Task details:
From the transcript on additive manufacturing below, extract the passage that begins with the words "We're grateful that" and ends after "touch the art.", copying it word for word.

MICHAEL: It brings together the challenges of manufacturing, of design, of additive manufacturing.
Additive manufacturing, the technical or professional term.
Is all about taking things from digital files using layer, typically layering technology to layer the material layer by layer and build up a part.
As opposed to what is known as traditional manufacturing or subtractive manufacturing, where we start with big chunks of metal or plastic and machine away the material that we don't need, and we're left with the part.
We're grateful that our team was able to utilize all of the skills that we have and work with some amazing people, here in Maryland, to build these pieces.
NARRATOR: Direct Dimensions' Harry Abramson oversees the team of engineers, technicians, designers, and fabricators, crafting "The Three Graces".
HARRY ABRAMSON: As the Director of Art and Digital Fabrication, I work with, typically artists, museums, conservators, and fabricators.
I like to say I'm the expert at knowing who the expert is.
Don't let me touch the art.
"Three Graces" project, which is actually titled "Apokalupsis", is really special.

Data extract:
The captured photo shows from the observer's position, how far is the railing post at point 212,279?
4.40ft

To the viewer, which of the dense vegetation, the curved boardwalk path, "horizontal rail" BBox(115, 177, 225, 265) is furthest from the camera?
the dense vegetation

Result:
We're grateful that our team was able to utilize all of the skills that we have and work with some amazing people, here in Maryland, to build these pieces.
NARRATOR: Direct Dimensions' Harry Abramson oversees the team of engineers, technicians, designers, and fabricators, crafting "The Three Graces".
HARRY ABRAMSON: As the Director of Art and Digital Fabrication, I work with, typically artists, museums, conservators, and fabricators.
I like to say I'm the expert at knowing who the expert is.
Don't let me touch the art.